Суть задания
**a)** Сколько имен содержит список «интернационалистов» Чапаевской дивизии, о котором говорится во фрагменте текста?
**b)** Воспроизведите без изменений часть фрагмента текста между словами «Но обращение к» и «до своей кончины.» включительно.

Фрагмент текста

=======

Что же в действительности произошло в 1917 году? 16 страница



Но в то же время Солоухин совершенно напрасно привлек к делу «чоновцев» (которые к тому же якобы являлись «латышскими стрелками»), да еще и многозначительно заметил, что-де о вооруженных пулеметами спецотрядах в Чапаевской дивизии «стало известно» только теперь. Увы, Пушкин был глубоко прав в своей национальной самокритике, сказав, что «мы ленивы и нелюбопытны». Не теперь, а еще в 1960-х, три десятка лет назад, ветераны знаменитой дивизии издали массовым тиражом солидную книгу «Легендарная Чапаевская», к которой, в частности, приложены сведения о служивших в этой дивизии «интернационалистах». Вот начало их перечня: «Августин Ян — поляк, род. в 1887 г. в г. Гдовицы, волости Поремба. Красноармеец. Адамов Ранко — серб, род. в 1888 г. в Банах (Сербия). Красноармеец и ружейный мастер. Балаш Этваш — венгр, род. в. 1890 г. Командир отделения и помощник завед. оружием полка. Блаунштейн Роберт — немец. Красноармеец. Бухстад Антон — австриец, род. в 1889 г. Красноармеец. Варга Павел — венгр, род. в 1892 г. Пулеметчик» и т. д.

Всего в этом списке «интернационалистов» одной только дивизии — кстати, неполном, — 204 подобных имени и, между прочим, о каждом шестом из них сообщено, что он — «пулеметчик» или даже «командир пулеметного отделения» либо «взвода», или «заведующий оружием полка», что, конечно, весьма показательно.[269]

Итак, из вышеизложенного, полагаю, ясно, сколь значительна была роль «иностранцев» в России 1917–1922 годов. Существовал своего рода единый «инородный» стержень, пронизывающий власть (в самом широком смысле этого слова) сверху донизу — от членов ЦК до командиров пулеметных отделений. И решусь утверждать, что без этого «компонента» большевики и не смогли бы победить, не сумели бы прочно утвердить свою власть.

Такая постановка вопроса, конечно же, вызовет у многих и недоумение, и гнев: что ж, выходит, судьба России не могла быть решена без «иностранного» участия? Неужели русские сами, без «чужаков», не могли преодолеть охватившие страну всеобщую смуту и междоусобие?

Но обращение к мировой истории убеждает, что в подобных ситуациях роль «чужаков» закономерна или даже необходима. Так, в 1640-х годах в Великобритании разразилась революция, которая надолго ввергла страну в хаос и тяжкие кровавые конфликты. И порядок восстановился лишь после того, как голландский принц Вильгельм был приглашен основными политическими силами страны в качестве короля и, придя со своим — иностранным(!) — войском, правил Великобританией почти полтора десятилетия до своей кончины.

И другой — гораздо более широко известный, но в то же время крайне редко осмысляемый — исторический факт. Великая французская революция погрузила страну в состояние войны всех против всех; даже ближайшие единомышленники предались настоящему самопожиранию. И Бонапарт, который в той или иной степени установил прочную власть, был, в сущности, настоящим иностранцем. Среди миллионов французских мужчин такого не нашлось, и во Франции вообще-то не любят упоминаний о национальности наиболее чтимого героя страны. А ведь он был итальянцем, вернее, корсиканцем (то есть представителем определенной «ветви» итальянского народа, говорящей на особенном диалекте). Правда, за год до его появления на свет его родная Корсика была присоединена к Франции, и позднее его отец, честолюбивый корсиканский дворянин, отправил десятилетнего сына учиться во Францию в военное учебное заведение, где мальчик для начала должен был овладеть французским языком.

=======

Исходные данные

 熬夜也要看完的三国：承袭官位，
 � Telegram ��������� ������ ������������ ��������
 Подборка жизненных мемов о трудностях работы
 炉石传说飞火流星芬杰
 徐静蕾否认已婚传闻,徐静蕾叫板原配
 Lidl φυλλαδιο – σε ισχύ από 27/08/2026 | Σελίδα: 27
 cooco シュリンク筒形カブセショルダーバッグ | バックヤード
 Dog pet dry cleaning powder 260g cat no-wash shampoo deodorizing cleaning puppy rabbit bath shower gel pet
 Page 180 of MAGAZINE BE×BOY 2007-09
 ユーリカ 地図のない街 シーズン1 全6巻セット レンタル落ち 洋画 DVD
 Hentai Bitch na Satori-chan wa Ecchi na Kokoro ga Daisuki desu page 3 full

=======

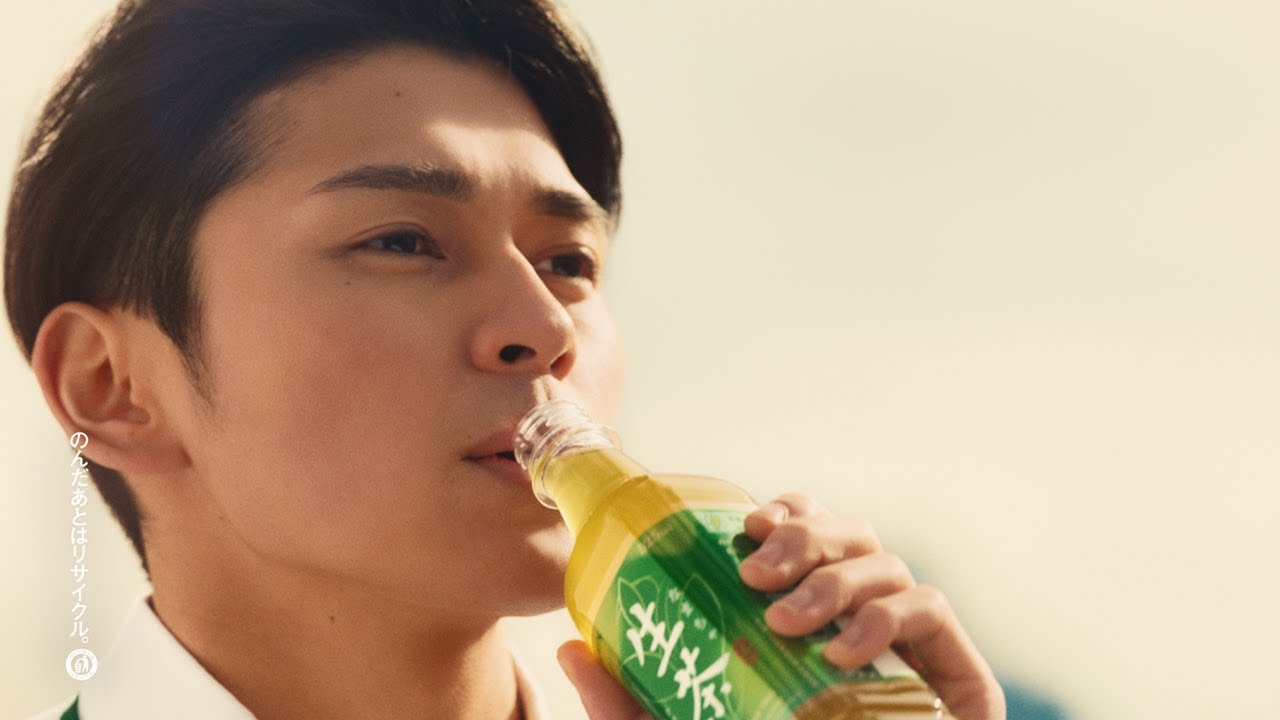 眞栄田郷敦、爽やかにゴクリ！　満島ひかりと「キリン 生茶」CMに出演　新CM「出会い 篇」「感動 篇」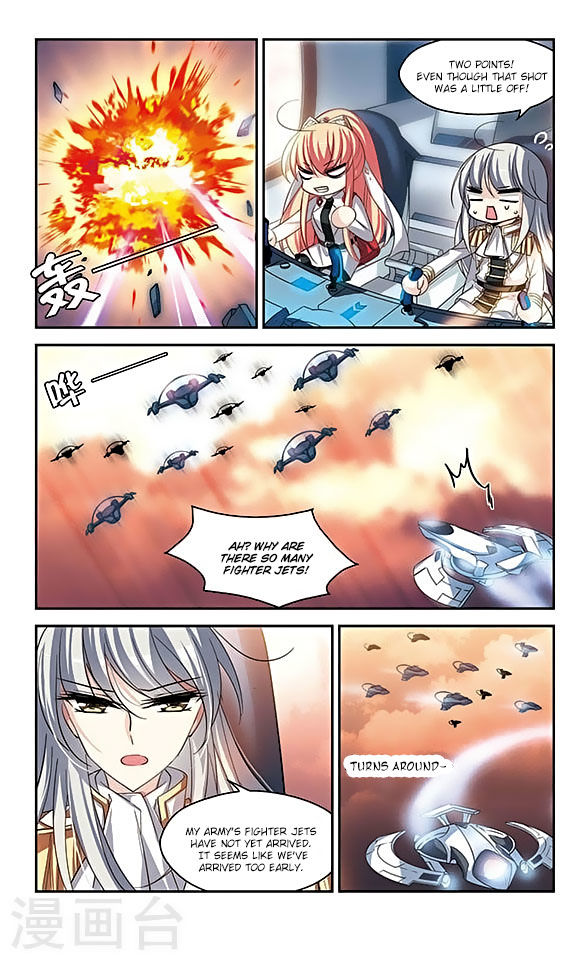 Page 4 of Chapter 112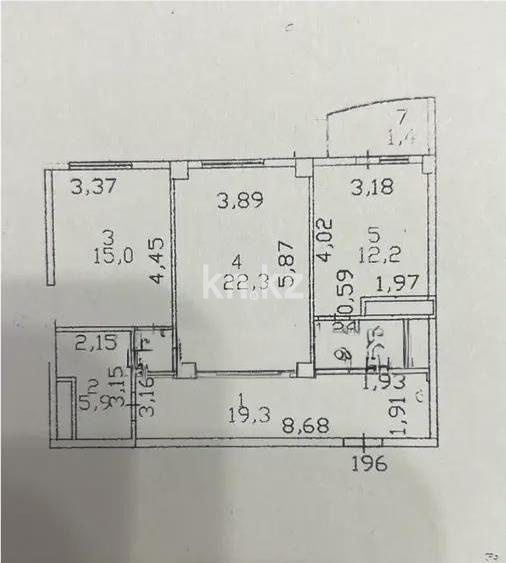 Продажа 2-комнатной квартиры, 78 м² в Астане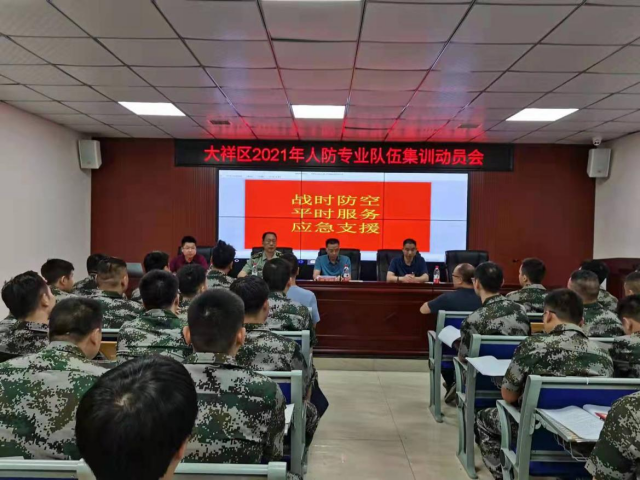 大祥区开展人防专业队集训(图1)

=======

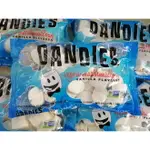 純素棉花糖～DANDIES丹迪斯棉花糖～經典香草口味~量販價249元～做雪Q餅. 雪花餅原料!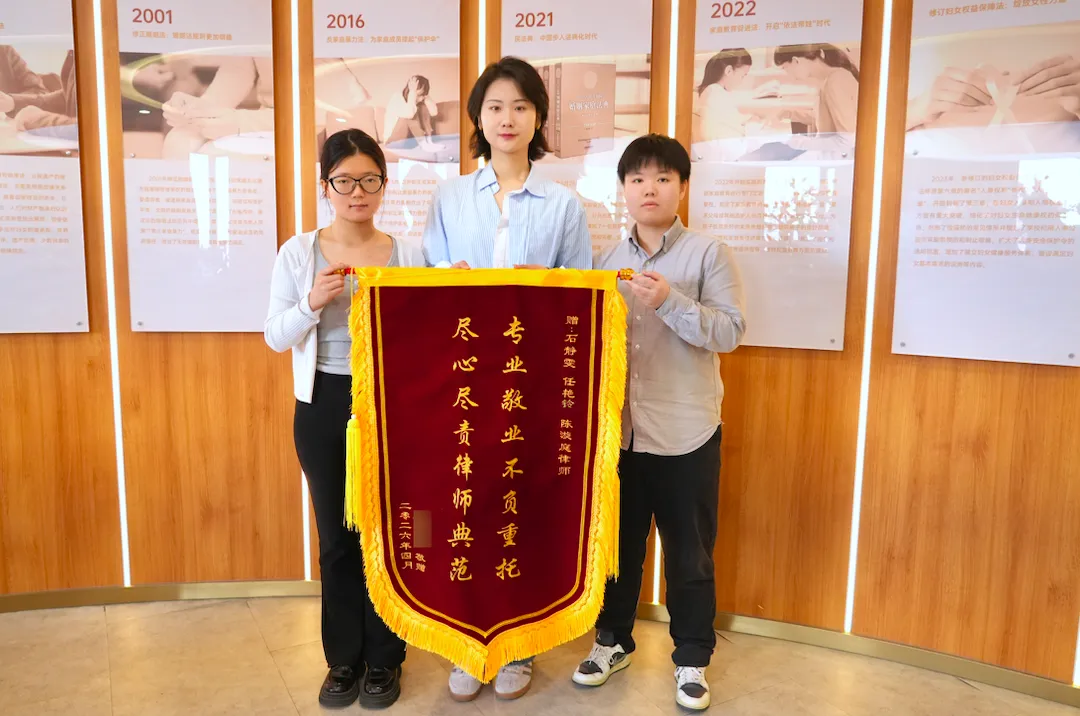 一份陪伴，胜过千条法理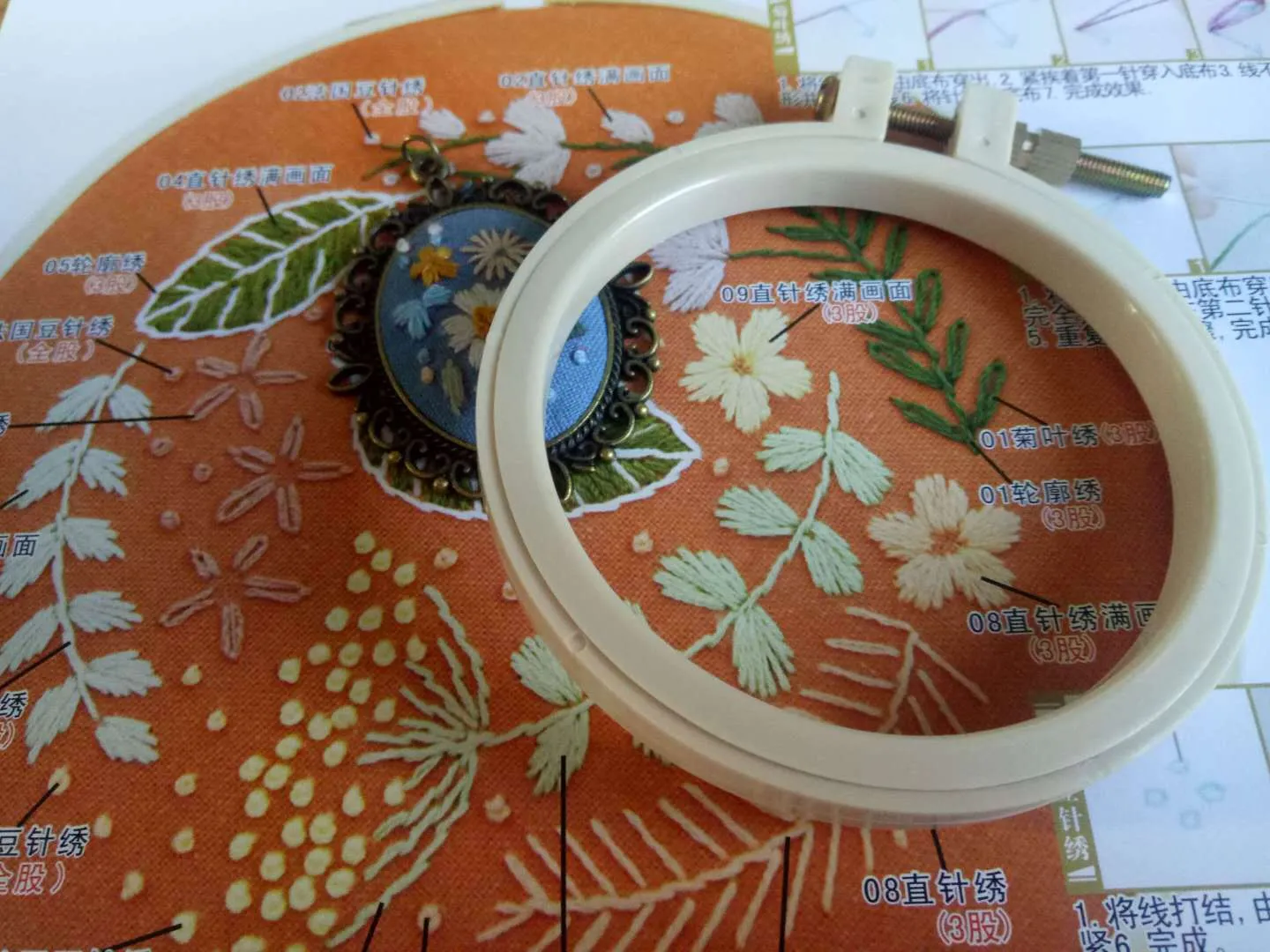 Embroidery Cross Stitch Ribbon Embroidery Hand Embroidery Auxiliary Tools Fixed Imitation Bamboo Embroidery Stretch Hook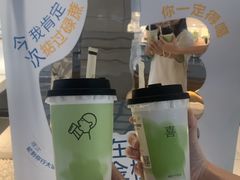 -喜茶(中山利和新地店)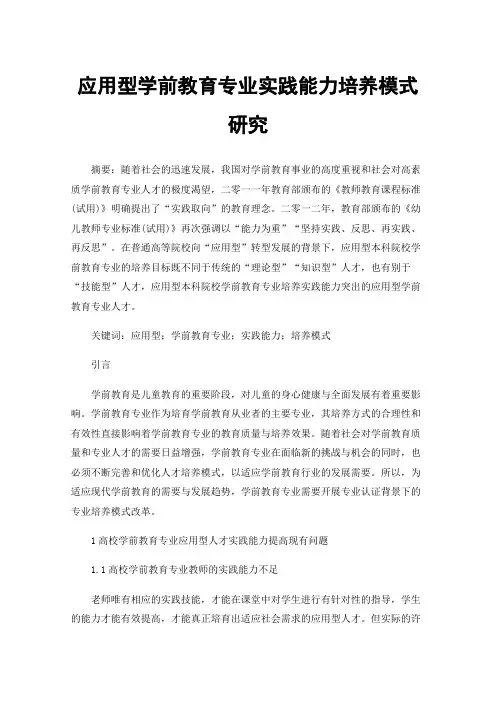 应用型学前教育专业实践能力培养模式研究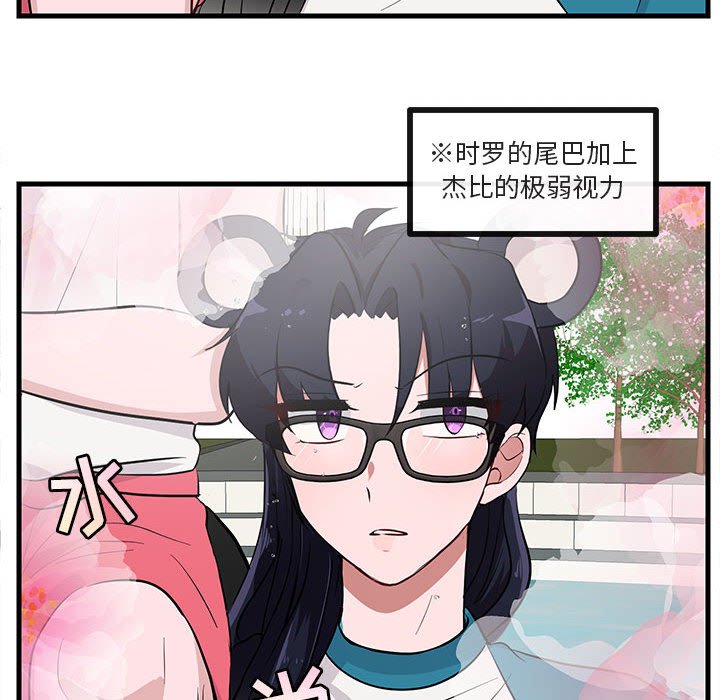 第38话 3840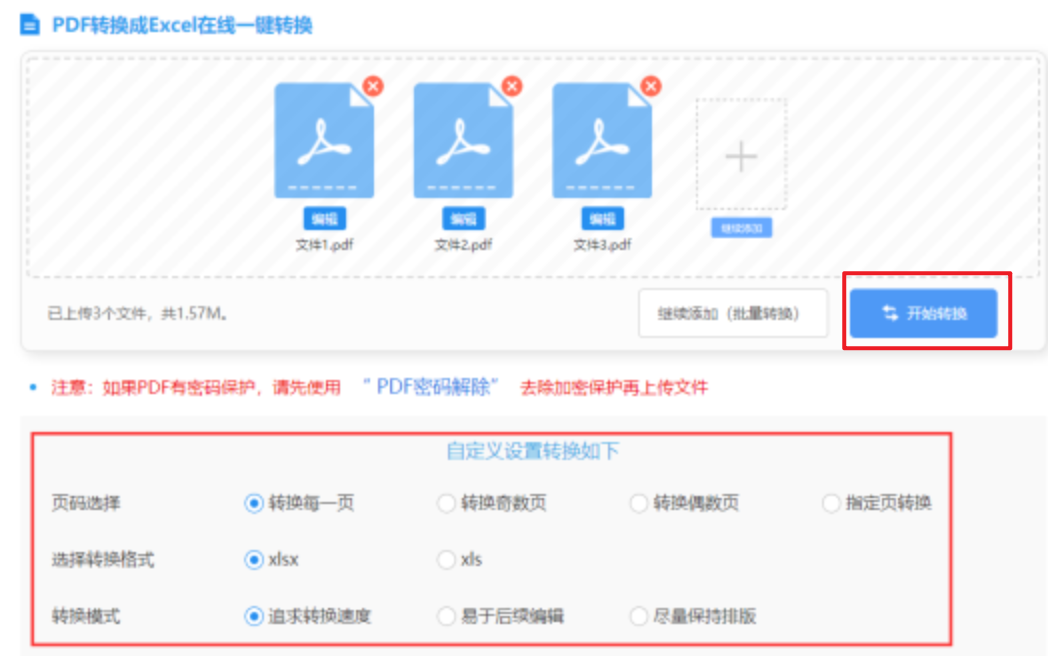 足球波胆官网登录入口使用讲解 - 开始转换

=======

Ответы к заданию
**a)** 204 имени.

**b)**
Но обращение к мировой истории убеждает, что в подобных ситуациях роль «чужаков» закономерна или даже необходима. Так, в 1640-х годах в Великобритании разразилась революция, которая надолго ввергла страну в хаос и тяжкие кровавые конфликты. И порядок восстановился лишь после того, как голландский принц Вильгельм был приглашен основными политическими силами страны в качестве короля и, придя со своим — иностранным(!) — войском, правил Великобританией почти полтора десятилетия до своей кончины.